-------- EXTRAIT FOURNI

Les admissibles aux concours d'entrée des fonctionnaires des sports recrutés font l'objet d'une vérification.
Lorsque des faits graves sont commis, des mesures de police administrative sont prises, telles que l'interdiction d'exercer la profession d'éducateur. En 2018 : neuf mesures d'interdiction ont été prononcées, dont trois pour infraction sexuelle sur mineurs. Le non-respect de ces interdictions expose à des sanctions pénales.
La ministre a donc l'ambition d'aller plus loin en matière de prévention, de formation et de contrôle, afin de tout faire pour que les acteurs soient mobilisés. Chacun à son niveau doit prendre les décisions qui s'imposent pour faire cesser ces faits.
Un premier plan de prévention a été déployé de 2007 à 2012. Nous avons diffusé une documentation à destination des trois réseaux : chefs d'établissements - CREPS, Institut national du sport, de l'exercice et de la performance (Insep) et écoles nationales - fédérations sportives et directions techniques nationales - et par ruissellement à destination des encadrants. Nous n'avons pas fait de distinction entre mineurs et majeurs. Depuis deux ans, une action volontariste a été lancée pour toucher les encadrants de premier niveau ; en effet, nous ne sommes pas encore assez efficaces concernant les encadrants de clubs, qu'ils soient professionnels ou non. Certaines fédérations font bien le relais, d'autres non. La relation entraineur-entrainé est particulière et comporte une dimension physique : il y a du contact. Certaines fédérations ont travaillé pour trouver des modalités qui mettent en retrait cette dimension ; c'est une piste encore insuffisamment exploitée. Nous devons également faire passer des messages auprès des jeunes sportifs. L'association Colosse aux pieds d'argile intervient dans ce sens dans tous les CREPS.
Une formation précise sur ce sujet est conduite en direction des agents du ministère des sports, lors de leur entrée en fonction et après. Ces sujets sont malheureusement tus dans un nombre important de lieux.

----------------
-------- CONTENU DES DONNÉES

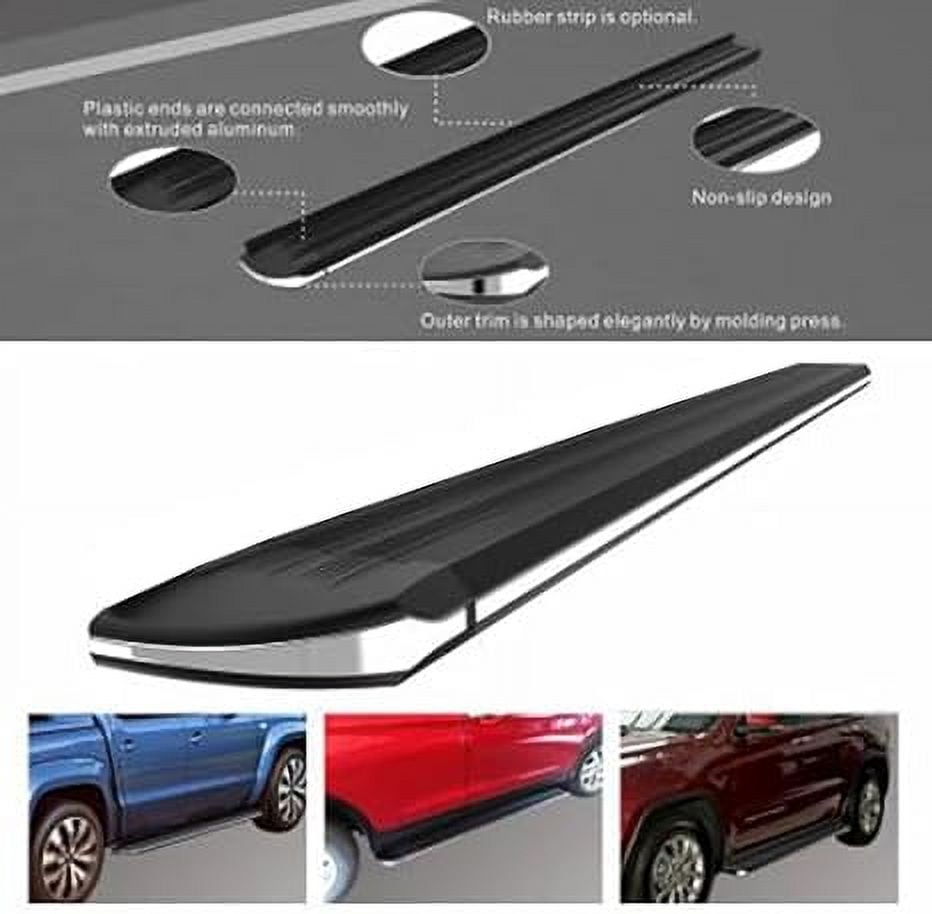 Black Horse Exceed Running Boards Black Compatible with 2022-2024 Toyota Tundra Crew Max-EX-T784
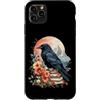 Raven Rose Gothic Romance Cottagecore De Custodia per iPhone 11 Pro Max Whimsigoth Corvo e Rose Autunno Floreale Montagna Scena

----------------

Prolongez l'extrait sur la prévention des violences sexuelles dans le sport en reprenant juste après sa dernière phrase.

**RÉSULTAT**.
Les professeurs de sport stagiaires ont suivi cette année un module sur ce sujet dans le cadre de leur formation initiale. Concernant la formation continue, une offre nationale sera bientôt proposée - c'est une première. Nous mobiliserons à la fois des ressources internes et du personnel extérieur. Un module complémentaire sera aussi organisé cette année lors des formations diplômantes des éducateurs sportifs.
Nous nous demandons s'il faut engager une formation continue auprès des éducateurs sportifs, professionnels ou non, déjà en fonction. Nous aimerions toucher les encadrants, notamment les bénévoles, parmi lesquels certains sont diplômés, et d'autres ne le sont pas - ce qui fait que nous n'avons pas de levier d'action sur eux.
Le ministère contrôle l'ensemble des 350 000 établissements qui organisent la pratique d'une activité physique et sportive, toutes activités confondues.
Nous procédons à un contrôle a priori pour l'ensemble des professionnels. Nous opérons également des contrôles in situ à l'occasion des inspections annuelles par les services départementaux, qui contrôlent l'honorabilité de tous les encadrants professionnels ou bénévoles, ainsi que celle des exploitants, soit trois ou quatre personnes en moyenne à chaque fois.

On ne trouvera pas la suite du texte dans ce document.